Since Russia annexed Crimea in 2014, psychologists have been trying to work out how to bring these two groups closer together. They have found that rigid national identities tend to undermine the peace process whereas focusing on broader and more inclusive identities such as the commonality of language and history between the two countries are factors that facilitate the peace process.
But the continuing violence in the Donbas and the regular breaches of ceasefire agreements have undermined peace talks. For an agreement to be reached, trust must be reciprocal – but distrust tends to be reciprocal too. Distrust also promotes retaliation and in a situation where both sides are launching daily attacks on each other, the mutual distrust is contributing to a spiral of aggression.
Meanwhile people trying to escape war zones need to place their trust in the “human corridors” apparently guaranteed by Russia, which requires a major leap of faith given Russian targeting of refugees. Refugees also need to trust the promises that they’ll be safe away from their homes in either a different part of Ukraine or another country altogether.

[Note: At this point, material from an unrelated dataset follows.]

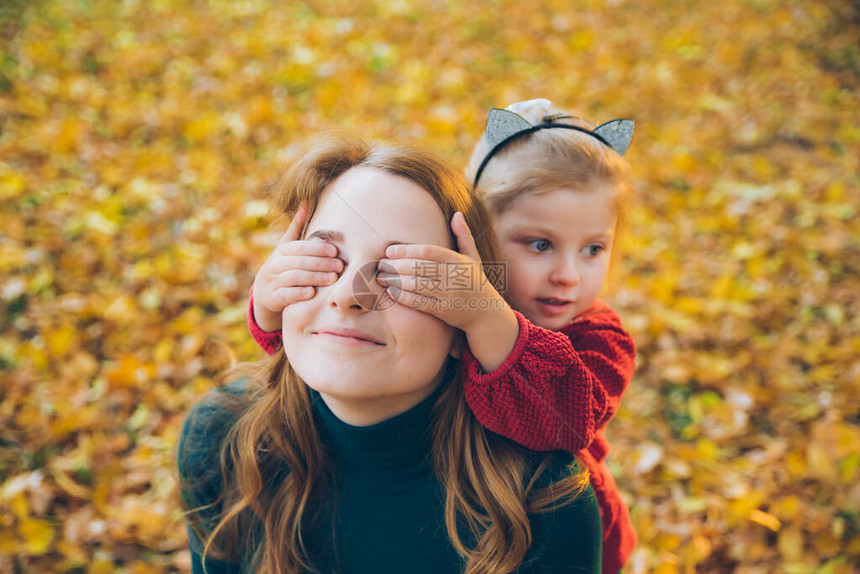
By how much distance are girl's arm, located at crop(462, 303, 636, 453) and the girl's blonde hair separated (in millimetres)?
392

Social capital theory views trust as a quality that binds individual members of a community together. But victims of war tend to demonstrate lower social capital than most people. They tend to be less willing to trust others, have lower levels of trust in institutions and are more pessimistic about the honesty and morality of politicians. It has also been found that children exposed to combat during the second world war before they turned six demonstrated lower levels of trust and social engagement when they reached adulthood.
These findings suggest that the trust of future generations of Ukrainians will be adversely affected by the war. Specifically, young children from Ukraine who are exposed to the violence now are likely to hold less trust in others, institutions and politicians when they grow up.
Road to peace
Assuming that Ukraine remains an independent state, how will the people rebuild their country and what relationship will it have with Russia? The distrust created by this war will make it hard, certainly for Ukraine, to agree to some version of then 1997 friendship treaty and the threat of war is likely to continue to loom over both countries. And Putin’s actions have thrown the international system into disarray, which is unlikely to improve any time soon.
But more immediately, distrust between Russia and Ukraine is going to be a big hurdle in the way of a peaceful resolution. We’ve seen the way distrust was a problem in securing peace in Northern Ireland, as well as peace between Israel and its Arab neighbours. Mediation could help – but the success of mediation depends on ensuring that the mediator is trusted by both parties something we saw with the work of John Mitchell in Northern Ireland.
And now, we see that being a peace negotiator itself will involve a high degree of trust – something that might prove hard if Abramovich and the two Ukrainian negotiators really have been poisoned.